Methods to select diverse compounds using non-binary descriptors? [message #1330] |
Wed, 30 June 2021 13:37 |
EJW515
Messages: 1 Registered: June 2021
|
Junior Member |
|
|
Hi all,
I have a large library of compounds (100k) from which I'm trying to select a diverse set. The "select diverse compounds" function has worked for FragFp and Spheres fingerprints.
What may be too big a computational task for larger libraries is to select compounds based on conformational diversity too. For this, the Flexophore descriptor worked very nicely on a smaller set of 2000 molecules. I clustered the set into 30 groups (which took 3 minutes), from which the 30 "representative" molecules could serve as a diverse subset. To me, clustering with a non-binary descriptor appears to be analogous to using the "select diverse set" command with a binary descriptor (FragFp, SpheresFp).
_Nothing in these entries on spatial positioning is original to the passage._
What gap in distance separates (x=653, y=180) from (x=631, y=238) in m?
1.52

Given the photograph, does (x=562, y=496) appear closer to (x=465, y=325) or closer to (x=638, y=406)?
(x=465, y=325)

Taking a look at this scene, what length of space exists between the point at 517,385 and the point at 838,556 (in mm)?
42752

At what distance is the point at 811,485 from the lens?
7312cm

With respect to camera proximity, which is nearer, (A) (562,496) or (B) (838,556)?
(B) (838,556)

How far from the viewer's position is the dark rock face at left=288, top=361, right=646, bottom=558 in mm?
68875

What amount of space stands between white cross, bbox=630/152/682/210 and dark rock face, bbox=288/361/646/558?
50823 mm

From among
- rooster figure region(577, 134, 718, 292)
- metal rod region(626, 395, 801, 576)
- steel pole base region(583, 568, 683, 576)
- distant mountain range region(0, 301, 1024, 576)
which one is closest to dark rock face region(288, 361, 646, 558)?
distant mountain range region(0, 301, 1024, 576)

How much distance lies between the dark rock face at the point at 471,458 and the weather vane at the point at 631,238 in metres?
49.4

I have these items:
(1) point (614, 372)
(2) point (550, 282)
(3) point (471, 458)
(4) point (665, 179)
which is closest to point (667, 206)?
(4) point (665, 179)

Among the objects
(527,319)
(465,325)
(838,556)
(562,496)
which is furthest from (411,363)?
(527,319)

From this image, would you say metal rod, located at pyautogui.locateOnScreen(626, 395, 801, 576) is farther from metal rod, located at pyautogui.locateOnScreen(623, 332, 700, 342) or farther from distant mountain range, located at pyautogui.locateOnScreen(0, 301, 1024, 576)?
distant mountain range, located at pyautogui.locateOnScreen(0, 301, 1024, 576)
However, trying to cluster a library of 100k into 180 groups by Flexophore gave me a waiting time of 500 hours... My setup is a Dell Precision 7920/Intel Xeon Gold 5122 4-core/NVIDIA Quadro P1000/64 GB RAM.
Has anyone here ever tried to do something similar?
I wondered if there's a better approach in some manual way, but the calculation time just for "maxsim(Flexophore)" on the set of 2000 already took 1.5 hours. I have a feeling this may be a fundamental limitation due to the complexity of calculating Flexophore similarity (relative to Tanimoto coefficients), but it would be a very useful tool for me so I thought it worth asking.
Thanks for any help
Best,
EJW515
|
|
|